Per cui tali opere appartengono per così dire a coloro per i quali vengono fatte, come se fossero regalate da chi le compie.

E così possono giovare ad essi per completare la soddisfazione, o per altri simili vantaggi che non mutano lo stato.

Analisi delle obiezioni:

1. La mietitura di cui si parla è la vita eterna, come si ricava da S. Giovanni [ Gv 4,36 ]: « E chi miete raccoglie il frutto per la vita eterna ».

La vita eterna però è data a ciascuno soltanto per le opere proprie, poiché sebbene uno impetri a un altro la vita eterna, tuttavia ciò non può accadere se non mediante le opere personali di ciascuno: in quanto cioè le preghiere gli ottengono la grazia con cui può meritare la vita eterna.

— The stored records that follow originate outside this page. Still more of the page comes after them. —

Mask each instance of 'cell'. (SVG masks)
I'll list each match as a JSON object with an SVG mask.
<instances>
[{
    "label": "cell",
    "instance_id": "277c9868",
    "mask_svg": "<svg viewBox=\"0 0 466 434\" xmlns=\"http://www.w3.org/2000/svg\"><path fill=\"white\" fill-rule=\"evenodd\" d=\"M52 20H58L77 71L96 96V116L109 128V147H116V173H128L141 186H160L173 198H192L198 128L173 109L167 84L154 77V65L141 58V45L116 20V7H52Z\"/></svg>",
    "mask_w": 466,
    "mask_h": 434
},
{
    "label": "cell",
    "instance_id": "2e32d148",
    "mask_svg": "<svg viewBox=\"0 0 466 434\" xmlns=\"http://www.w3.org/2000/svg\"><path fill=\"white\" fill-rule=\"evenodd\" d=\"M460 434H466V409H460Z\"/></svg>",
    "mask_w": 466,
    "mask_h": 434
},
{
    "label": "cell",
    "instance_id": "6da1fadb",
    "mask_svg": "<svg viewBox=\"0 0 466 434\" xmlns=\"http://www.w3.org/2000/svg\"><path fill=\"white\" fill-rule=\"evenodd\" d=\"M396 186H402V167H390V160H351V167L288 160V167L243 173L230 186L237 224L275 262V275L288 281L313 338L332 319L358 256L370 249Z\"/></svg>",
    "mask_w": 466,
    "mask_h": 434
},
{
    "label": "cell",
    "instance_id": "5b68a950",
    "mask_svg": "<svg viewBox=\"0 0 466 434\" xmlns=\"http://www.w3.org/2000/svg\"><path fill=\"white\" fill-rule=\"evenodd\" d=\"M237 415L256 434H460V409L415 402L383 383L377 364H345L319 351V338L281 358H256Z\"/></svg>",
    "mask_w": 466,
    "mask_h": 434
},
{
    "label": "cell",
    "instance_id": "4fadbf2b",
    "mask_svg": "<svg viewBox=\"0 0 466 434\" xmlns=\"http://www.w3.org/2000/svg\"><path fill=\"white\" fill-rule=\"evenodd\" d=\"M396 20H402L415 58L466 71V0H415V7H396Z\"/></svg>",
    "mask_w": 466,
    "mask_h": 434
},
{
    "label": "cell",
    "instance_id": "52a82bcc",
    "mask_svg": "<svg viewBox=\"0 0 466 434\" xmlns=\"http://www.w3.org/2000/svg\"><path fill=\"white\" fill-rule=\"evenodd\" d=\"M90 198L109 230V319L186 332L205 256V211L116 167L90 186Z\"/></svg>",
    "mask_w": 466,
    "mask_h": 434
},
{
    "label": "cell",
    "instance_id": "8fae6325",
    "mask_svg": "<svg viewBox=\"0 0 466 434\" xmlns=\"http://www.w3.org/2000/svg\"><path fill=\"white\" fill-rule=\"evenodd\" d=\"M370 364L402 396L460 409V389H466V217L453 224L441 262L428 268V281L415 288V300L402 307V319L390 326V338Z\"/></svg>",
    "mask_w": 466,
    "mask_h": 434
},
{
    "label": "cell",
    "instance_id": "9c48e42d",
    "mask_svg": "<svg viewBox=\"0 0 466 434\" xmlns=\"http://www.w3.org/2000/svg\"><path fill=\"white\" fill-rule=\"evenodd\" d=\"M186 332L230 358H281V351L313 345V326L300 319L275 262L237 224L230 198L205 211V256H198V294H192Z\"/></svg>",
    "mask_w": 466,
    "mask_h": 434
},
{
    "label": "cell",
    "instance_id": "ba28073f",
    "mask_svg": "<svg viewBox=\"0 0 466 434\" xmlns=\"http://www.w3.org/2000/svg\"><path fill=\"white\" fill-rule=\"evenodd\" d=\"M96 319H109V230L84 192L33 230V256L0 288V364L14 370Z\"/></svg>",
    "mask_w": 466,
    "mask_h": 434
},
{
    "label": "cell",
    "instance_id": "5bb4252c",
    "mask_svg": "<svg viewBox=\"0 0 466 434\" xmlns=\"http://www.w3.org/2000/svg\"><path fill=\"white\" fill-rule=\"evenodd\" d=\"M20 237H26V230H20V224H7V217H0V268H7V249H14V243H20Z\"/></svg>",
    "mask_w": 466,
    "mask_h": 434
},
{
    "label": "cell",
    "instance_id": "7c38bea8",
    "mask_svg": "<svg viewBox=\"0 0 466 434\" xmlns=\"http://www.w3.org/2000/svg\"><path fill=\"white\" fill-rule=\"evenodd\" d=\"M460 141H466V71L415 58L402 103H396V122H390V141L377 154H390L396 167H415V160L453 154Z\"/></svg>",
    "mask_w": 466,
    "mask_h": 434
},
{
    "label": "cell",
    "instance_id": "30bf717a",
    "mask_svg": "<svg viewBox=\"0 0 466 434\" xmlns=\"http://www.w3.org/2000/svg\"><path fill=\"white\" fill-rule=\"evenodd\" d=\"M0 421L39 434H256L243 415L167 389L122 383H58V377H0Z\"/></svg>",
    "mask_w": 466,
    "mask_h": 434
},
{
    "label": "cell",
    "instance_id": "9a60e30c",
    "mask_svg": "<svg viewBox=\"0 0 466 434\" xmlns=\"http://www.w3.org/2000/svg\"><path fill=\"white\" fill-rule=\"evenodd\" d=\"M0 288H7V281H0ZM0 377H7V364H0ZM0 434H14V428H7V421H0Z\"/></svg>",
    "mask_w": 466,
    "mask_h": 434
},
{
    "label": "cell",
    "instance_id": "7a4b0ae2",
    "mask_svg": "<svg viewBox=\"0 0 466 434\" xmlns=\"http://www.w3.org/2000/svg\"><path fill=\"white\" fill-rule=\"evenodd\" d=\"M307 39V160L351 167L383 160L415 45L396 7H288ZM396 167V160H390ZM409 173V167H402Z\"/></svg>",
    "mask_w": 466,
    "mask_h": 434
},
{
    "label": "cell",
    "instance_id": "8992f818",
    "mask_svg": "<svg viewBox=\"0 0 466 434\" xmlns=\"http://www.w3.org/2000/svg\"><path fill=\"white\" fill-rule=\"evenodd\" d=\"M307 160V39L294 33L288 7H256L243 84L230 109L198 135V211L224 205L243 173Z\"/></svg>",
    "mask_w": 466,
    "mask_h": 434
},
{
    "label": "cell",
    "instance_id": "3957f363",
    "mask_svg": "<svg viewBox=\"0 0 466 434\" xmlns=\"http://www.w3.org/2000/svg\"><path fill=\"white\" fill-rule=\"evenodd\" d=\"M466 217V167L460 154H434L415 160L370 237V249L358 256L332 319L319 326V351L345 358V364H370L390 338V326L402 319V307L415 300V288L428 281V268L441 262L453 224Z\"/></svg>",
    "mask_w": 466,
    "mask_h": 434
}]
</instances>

2. L'opera fatta per uno diventa sua proprietà, così come l'opera di chi è tutt'uno con me è in qualche modo mia.

Perciò non è contro la giustizia divina se uno percepisce il frutto delle opere fatte da un altro che è a lui unito nella carità, o delle opere compiute apposta per lui.

Infatti anche la giustizia umana ammette che uno soddisfi per un altro.

3. La lode non è data a una persona che in riferimento ai suoi atti: per cui Aristotele [ Ethic. 1,12 ] scrive che la lode « è relativa ».

Siccome poi nessuno è bene o male disposto in riferimento a qualcosa per l'opera di un altro, così nessuno può essere lodato per l'opera di un altro se non indirettamente, in quanto ne è la causa o con il consiglio, o con l'aiuto, o in qualsiasi altro modo.

Il merito invece giova a una persona non solo in base alla sua disposizione, bensì anche in base a qualcosa di conseguente alla sua disposizione o al suo stato, come risulta chiaro da quanto si è detto sopra.

4. Togliere a uno ciò che gli spetta è certamente contro la giustizia; dare però a uno ciò che non gli spetta non è contro, ma sopra la giustizia: è infatti proprio della liberalità.

Ora, uno non può subire un danno dai mali altrui senza che gli sia tolto qualcosa che gli spetta.

Perciò quanto alla convenienza la punizione per i peccati altrui non è paragonabile alla possibilità di trarre giovamento dai beni altrui.